- _SUPPLIED TEXT_:
··········

This text was commissioned for the yet unpublished catalogue of “Them or Us: um Projecto de Ficção Científica, Social e Política”, an exhibition curated by Paulo Mendes at Porto’s Municipal Gallery, from June 2 to August 13, 2017.

*Here you find the soundtrack for this post.

On Fire

firesBBCThe Walking Dead? No, Portugal circa 2017. Via BBC.

The country is on fire, in some kind of vivid anticipation of a fictional climate warming. There are also fungus-ridden trees that fall vengefully and brutally, and kill several people during some innocent religious celebration. Dry places get drier, with 80% of this land (and a good part of Southern Europe) now classified as under severe drought. So, with Barcelona just hit by terrorism, local people go to the beach, and masses of tourists roam around Lisbon 2.0, as if jointly commemorating the last global peaceful resort in a bright Ballardian tale.

··········

- _RAW DATA_:
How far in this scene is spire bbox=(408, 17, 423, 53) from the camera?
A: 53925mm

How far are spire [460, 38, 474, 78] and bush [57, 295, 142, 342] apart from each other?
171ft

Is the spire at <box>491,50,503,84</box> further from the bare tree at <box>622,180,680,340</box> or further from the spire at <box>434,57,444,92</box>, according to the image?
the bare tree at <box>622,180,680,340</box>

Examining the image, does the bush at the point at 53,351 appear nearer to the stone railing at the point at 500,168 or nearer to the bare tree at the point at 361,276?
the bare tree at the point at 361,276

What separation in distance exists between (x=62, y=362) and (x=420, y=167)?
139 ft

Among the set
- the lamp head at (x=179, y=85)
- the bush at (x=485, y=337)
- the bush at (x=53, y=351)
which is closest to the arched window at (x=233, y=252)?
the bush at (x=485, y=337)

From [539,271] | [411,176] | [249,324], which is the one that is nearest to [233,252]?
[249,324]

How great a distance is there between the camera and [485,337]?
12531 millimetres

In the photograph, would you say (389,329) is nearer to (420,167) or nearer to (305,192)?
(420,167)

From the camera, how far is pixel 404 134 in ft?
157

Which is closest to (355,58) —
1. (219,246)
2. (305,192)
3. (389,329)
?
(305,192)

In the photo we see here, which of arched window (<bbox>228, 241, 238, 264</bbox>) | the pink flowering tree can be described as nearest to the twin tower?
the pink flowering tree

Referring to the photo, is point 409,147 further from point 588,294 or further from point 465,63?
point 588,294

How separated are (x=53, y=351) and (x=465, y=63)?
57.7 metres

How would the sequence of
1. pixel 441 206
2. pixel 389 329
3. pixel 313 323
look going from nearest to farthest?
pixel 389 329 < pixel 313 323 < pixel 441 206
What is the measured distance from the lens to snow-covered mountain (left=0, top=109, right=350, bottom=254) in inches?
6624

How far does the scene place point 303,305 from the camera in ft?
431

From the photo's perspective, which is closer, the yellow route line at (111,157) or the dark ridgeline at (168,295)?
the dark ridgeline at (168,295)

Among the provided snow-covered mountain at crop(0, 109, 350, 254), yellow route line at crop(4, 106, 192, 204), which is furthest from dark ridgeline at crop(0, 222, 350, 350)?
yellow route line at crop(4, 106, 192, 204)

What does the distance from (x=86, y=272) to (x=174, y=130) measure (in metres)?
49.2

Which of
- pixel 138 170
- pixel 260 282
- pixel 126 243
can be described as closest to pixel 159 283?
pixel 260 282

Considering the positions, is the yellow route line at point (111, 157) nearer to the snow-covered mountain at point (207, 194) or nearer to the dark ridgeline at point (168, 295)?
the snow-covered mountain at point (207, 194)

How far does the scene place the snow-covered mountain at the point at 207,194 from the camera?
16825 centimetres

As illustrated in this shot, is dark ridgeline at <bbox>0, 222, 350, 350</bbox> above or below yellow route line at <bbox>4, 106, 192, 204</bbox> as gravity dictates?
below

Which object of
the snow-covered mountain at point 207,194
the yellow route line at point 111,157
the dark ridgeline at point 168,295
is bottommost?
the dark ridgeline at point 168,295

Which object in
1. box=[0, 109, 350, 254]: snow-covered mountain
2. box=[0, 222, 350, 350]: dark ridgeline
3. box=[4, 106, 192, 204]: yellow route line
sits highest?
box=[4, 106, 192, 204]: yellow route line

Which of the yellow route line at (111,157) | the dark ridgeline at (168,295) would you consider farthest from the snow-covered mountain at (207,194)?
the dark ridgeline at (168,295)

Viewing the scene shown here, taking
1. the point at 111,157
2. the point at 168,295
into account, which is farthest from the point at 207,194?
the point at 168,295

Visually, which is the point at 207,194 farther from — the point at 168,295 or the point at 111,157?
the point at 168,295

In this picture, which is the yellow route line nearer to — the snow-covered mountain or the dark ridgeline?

··········

- _PROBLEMS TO WORK ON_:
**a.** Translate this sentence from the essay on Portugal's fires into Spanish: "Dry places get drier, with 80% of this land (and a good part of Southern Europe) now classified as under severe drought."
**b.** Output, word for word, the passage of the essay on Portugal's fires that begins at the words "The country is" and stops after "bright Ballardian tale.".
**c.** Please pick up the essay on Portugal's fires after its last sentence and keep writing it.

- _RESPONSE LIST_:
**a.** Los lugares secos se vuelven más secos, con el 80 % de esta tierra (y buena parte del sur de Europa) ahora clasificado como en situación de sequía severa.

**b.**
The country is on fire, in some kind of vivid anticipation of a fictional climate warming. There are also fungus-ridden trees that fall vengefully and brutally, and kill several people during some innocent religious celebration. Dry places get drier, with 80% of this land (and a good part of Southern Europe) now classified as under severe drought. So, with Barcelona just hit by terrorism, local people go to the beach, and masses of tourists roam around Lisbon 2.0, as if jointly commemorating the last global peaceful resort in a bright Ballardian tale.

**c.**
It seems as good a time as any to share here my curatorial essay on the uncomfortable transition from 500 years of utopian ideals to a situation of permanent dystopia.

Alas, this is the subject of the fairly successful exhibition I’ve curated with João Laia and Susana Ventura, which is now just about to close at maat, Lisbon’s Museum of Art, Architecture and Technology.

As I’ve tweeted earlier to those who will probably miss the show, the book will always linger on, available through Mousse Publishing — and with its original contributions by Franco Berardi, Rosa Braidotti, Keller Easterling and Antoine Picon, this is indeed a publication not to be missed.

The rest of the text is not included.